Has anyone got any expereince or tips for driving two separate motors, but directly connected to each other? I have an application where two motors are needed to meet the required torque, as one single larger motor does not fit within the required space, and two are needed to balance the CoG of the system.
I’ve used SimpleFOC a lot with multiple motors (using the same or separate drivers/MCUs) but always indepedant motors that aren’t directly mechanically connected to each other to drive the same load.
Aside from making sure the motors are identical and specifying the sensor offset and direction before initFOC(), I assume the main consideration is to ensure that the position of both sensors/drivers matches (or the difference is known) so that there is minimal ‘fighting’ between the two motors, and that they are driven in the same mode and direction synced as closely as possible.
For motor drivers that can control more than one motor, is there a way to link one sensor to both motors, or an existing reccomended way to control two motors that are mechanically connected to each other to drive the same load?

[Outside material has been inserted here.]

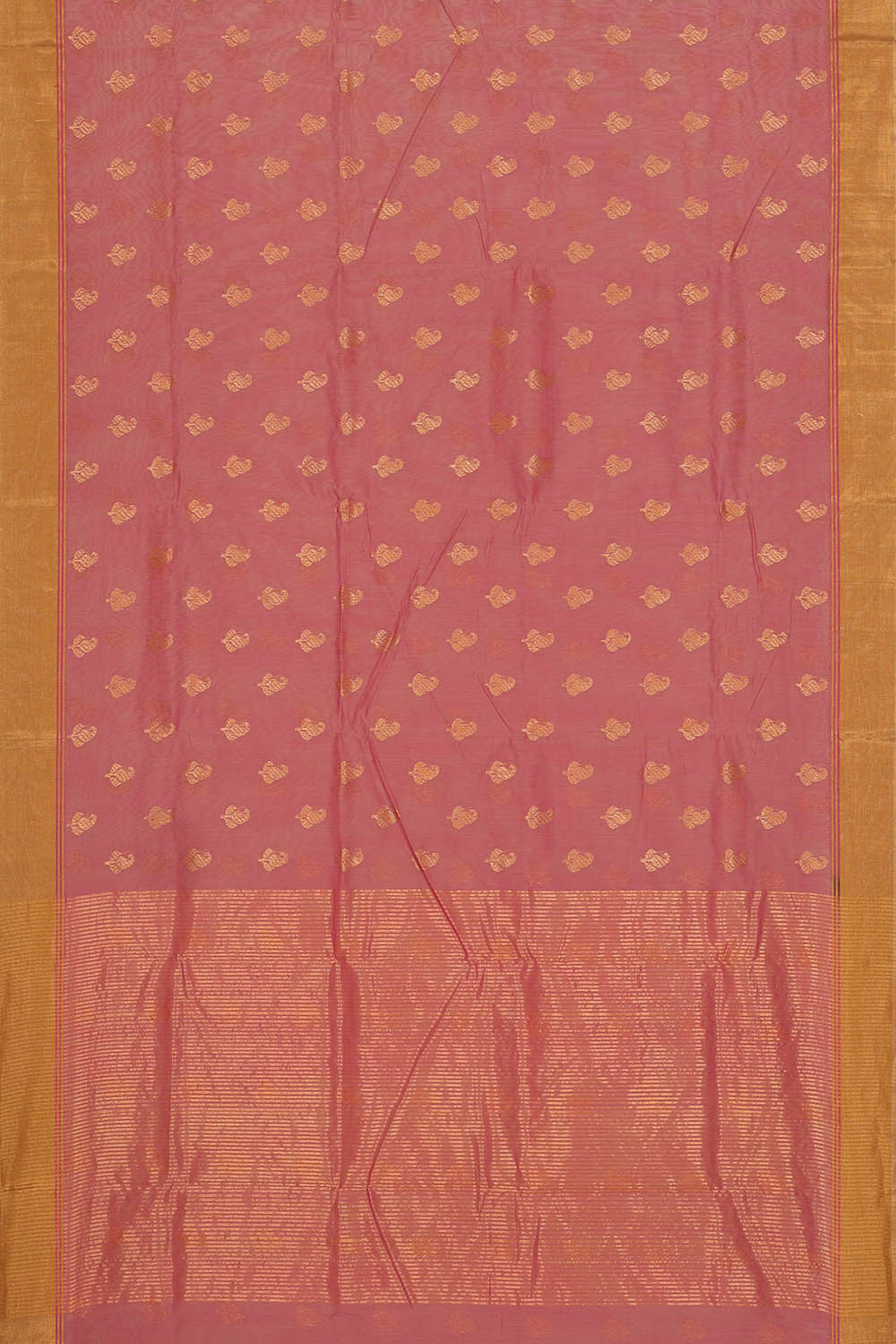 Image of Chanderi Cotton Silk Muted Pink Saree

Are the motors facing opposite directions? If not, then then probably the easiest solution would be to orient them identically, so you can use a single BLDCMotor and two drivers. After calling loopFOC, call driver2.setPwm(motor.Ua, motor.Ub, motor.Uc);
If they are facing opposite directions, then the sensor direction will be opposite, so each will need its own BLDCMotor. I think you could safely link the same sensor object to both motors. Both will call sensor->update(), but I don’t think it will do any harm aside from wasting a bit of time.
I’d start by running one motor while the other is disconnected. Once you get that running well, disconnect it and set up the other motor. Then try running them together in torque control mode, and finetune the zero angles until current consumption is minimized.

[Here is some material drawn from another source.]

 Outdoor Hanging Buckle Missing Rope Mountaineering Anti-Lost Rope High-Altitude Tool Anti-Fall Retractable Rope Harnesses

Separate velocity PIDs would probably fight eachother nomatter what, so if the final application uses velocity or angle mode, it would probably be better to only call motor.move on one of the two, and then copy current_sp, voltage.q, voltage.d to the other motor and call loopFOC on both.
Yes. Make sure to swap one of the phases on one to reverse direction if they are facing each other. You can attach as many as you want on a shaft, but the resistance obviously will drop in parallel. Sensoring is a bitch though, mechanically speaking. Also the connection must be mechanically absolutely rigid, no flex or slip.
The setup above is a dual reduced driver capable of about 2kg-m stall torque (2000 N-cm).